■ **Short task A**
Update the episode description on decision making from "On this episode" up to and including "or unsuccessful outcomes.", changing "situational awareness" to "scene awareness".

■ **Excerpt**
On this episode we discuss how to make decisions in dynamically changing environments and the importance of using situational awareness as the foundation for making good decisions under stress. It is the decisions that first responders make, while operating in high stress, high consequence, time compressed environments (using situational awareness) that drive successful or unsuccessful outcomes.
Length: 28 minutes
There is a belief out there, among decision researchers, that decisions are best made when the decision maker follows a rational, analytical, non-emotional process. Thankfully, such a process has long been defined and taught. The steps for this, widely held good decision making process (often termed the Traditional Decision Making process), include:
1. Define the problem.
2. Identify decision criteria.
3. Allocate weights and measures to the various criteria
4. Develop some alternatives to consider.
5. Evaluate the various alternatives.
6. Select the best (or highest ranked) alternative.
7. Evaluate the effectiveness of the decision
This is a very solid decision making model. If you want to buy a house, or a car, or make a strategic decision in your business, follow this model. However, before you copy this list, laminate it, and put it in the pocket of your turnout coat there’s something you should know. This model doesn’t work well at emergency scenes!

■ **Short task B**
Extract every line of the records below that contains the string "farthest", matching its case exactly.

Dataset entries
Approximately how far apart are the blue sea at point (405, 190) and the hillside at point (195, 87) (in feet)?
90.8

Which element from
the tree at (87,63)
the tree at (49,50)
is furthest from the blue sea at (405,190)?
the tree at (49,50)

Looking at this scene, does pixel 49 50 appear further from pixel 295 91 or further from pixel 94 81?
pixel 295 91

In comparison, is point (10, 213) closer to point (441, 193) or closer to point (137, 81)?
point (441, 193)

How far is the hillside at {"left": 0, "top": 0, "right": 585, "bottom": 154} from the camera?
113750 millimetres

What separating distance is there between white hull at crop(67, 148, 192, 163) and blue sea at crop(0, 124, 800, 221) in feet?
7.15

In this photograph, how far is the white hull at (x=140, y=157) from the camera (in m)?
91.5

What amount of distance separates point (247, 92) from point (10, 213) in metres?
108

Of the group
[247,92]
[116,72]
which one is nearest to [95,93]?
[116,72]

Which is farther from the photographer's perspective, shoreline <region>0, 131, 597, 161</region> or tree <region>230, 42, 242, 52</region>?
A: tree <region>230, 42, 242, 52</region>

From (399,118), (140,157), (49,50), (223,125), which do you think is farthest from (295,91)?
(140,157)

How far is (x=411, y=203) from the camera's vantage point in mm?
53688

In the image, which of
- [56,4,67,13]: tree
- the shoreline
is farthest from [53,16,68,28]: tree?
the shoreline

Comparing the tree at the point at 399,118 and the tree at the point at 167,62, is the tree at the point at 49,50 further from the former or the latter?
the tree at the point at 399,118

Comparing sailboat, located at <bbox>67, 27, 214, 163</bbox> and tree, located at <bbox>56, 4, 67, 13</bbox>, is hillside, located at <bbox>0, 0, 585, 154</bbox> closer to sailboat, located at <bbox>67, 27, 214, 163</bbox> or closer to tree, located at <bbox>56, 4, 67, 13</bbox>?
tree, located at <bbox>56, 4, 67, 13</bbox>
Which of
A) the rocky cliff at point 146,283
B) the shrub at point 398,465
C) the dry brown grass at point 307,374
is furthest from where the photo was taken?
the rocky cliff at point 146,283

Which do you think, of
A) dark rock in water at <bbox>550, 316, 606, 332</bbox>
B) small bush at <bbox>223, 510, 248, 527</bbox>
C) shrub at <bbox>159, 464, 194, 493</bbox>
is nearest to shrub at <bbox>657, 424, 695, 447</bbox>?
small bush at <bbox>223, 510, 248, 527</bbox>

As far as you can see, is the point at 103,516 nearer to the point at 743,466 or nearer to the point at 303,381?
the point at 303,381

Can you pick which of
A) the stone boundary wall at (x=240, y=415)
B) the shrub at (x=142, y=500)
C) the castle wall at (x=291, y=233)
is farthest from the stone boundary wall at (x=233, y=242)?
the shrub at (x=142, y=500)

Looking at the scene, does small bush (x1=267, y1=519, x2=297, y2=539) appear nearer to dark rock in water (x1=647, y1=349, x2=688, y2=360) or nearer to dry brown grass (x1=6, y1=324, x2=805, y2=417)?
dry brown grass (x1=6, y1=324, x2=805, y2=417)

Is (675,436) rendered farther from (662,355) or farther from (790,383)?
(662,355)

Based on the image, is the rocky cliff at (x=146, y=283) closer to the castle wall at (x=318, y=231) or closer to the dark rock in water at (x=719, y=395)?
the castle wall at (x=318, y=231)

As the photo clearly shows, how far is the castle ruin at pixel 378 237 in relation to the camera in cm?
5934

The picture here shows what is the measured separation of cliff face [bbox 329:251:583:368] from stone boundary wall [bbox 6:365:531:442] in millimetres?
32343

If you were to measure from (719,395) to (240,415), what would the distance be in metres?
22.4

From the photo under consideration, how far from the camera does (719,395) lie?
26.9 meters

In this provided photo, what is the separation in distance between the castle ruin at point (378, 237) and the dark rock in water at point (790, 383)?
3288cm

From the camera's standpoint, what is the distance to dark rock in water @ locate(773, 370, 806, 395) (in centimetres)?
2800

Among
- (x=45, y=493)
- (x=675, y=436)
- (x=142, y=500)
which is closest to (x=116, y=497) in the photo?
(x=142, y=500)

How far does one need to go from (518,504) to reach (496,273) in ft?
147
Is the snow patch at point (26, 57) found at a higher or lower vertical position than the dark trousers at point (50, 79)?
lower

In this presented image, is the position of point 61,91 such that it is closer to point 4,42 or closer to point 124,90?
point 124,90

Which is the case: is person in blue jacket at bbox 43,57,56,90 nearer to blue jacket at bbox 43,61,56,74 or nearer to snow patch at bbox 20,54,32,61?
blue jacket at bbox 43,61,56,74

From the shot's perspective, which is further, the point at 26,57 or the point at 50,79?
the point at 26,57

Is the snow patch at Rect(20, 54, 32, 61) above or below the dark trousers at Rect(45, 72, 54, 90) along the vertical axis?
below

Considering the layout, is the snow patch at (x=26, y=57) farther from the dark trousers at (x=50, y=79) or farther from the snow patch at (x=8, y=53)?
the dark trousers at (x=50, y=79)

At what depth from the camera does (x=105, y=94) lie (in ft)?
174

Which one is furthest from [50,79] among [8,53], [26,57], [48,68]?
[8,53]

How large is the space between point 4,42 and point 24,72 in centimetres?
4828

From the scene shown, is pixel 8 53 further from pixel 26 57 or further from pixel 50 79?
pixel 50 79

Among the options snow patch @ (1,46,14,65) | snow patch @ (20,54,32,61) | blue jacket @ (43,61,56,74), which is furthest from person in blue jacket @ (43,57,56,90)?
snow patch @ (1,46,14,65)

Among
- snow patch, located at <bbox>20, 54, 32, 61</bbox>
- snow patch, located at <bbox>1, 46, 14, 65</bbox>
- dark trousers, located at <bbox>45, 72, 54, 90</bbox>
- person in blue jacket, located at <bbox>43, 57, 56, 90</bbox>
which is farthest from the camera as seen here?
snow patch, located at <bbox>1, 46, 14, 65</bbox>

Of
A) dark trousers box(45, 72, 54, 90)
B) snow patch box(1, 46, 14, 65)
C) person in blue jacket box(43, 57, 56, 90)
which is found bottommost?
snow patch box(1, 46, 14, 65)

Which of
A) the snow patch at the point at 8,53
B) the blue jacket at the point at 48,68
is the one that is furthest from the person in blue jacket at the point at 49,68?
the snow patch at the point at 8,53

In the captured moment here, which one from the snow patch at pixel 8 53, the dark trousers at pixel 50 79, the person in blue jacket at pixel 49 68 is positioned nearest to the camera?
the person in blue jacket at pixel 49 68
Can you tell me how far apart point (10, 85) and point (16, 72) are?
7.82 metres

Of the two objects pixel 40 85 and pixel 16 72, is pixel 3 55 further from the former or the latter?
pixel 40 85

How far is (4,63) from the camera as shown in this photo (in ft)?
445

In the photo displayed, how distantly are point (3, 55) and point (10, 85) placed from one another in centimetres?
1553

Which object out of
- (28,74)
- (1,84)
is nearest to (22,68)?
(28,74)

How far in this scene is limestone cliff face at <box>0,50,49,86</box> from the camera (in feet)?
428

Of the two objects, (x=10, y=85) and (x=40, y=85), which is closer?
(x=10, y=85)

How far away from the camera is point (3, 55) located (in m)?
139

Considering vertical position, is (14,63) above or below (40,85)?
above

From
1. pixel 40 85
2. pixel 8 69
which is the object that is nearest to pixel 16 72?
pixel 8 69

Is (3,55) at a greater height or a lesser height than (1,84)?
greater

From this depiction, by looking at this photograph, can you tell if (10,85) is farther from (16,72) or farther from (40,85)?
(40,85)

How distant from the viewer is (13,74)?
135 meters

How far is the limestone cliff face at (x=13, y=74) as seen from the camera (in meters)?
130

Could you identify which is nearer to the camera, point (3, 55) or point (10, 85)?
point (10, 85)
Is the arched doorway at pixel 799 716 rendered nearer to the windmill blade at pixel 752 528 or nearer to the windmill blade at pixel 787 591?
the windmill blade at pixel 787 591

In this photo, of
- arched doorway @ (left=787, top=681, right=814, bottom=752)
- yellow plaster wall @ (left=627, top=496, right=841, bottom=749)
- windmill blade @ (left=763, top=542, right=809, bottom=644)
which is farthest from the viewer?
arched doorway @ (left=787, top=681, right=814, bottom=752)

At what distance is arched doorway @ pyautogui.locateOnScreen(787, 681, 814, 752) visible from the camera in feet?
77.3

■ **Written answer A**
On this episode we discuss how to make decisions in dynamically changing environments and the importance of using scene awareness as the foundation for making good decisions under stress. It is the decisions that first responders make, while operating in high stress, high consequence, time compressed environments (using scene awareness) that drive successful or unsuccessful outcomes.

■ **Written answer B**
From (399,118), (140,157), (49,50), (223,125), which do you think is farthest from (295,91)?
is farthest from [53,16,68,28]: tree?
is farthest from the stone boundary wall at (x=233, y=242)?
which is farthest from the camera as seen here?
which is farthest from the viewer?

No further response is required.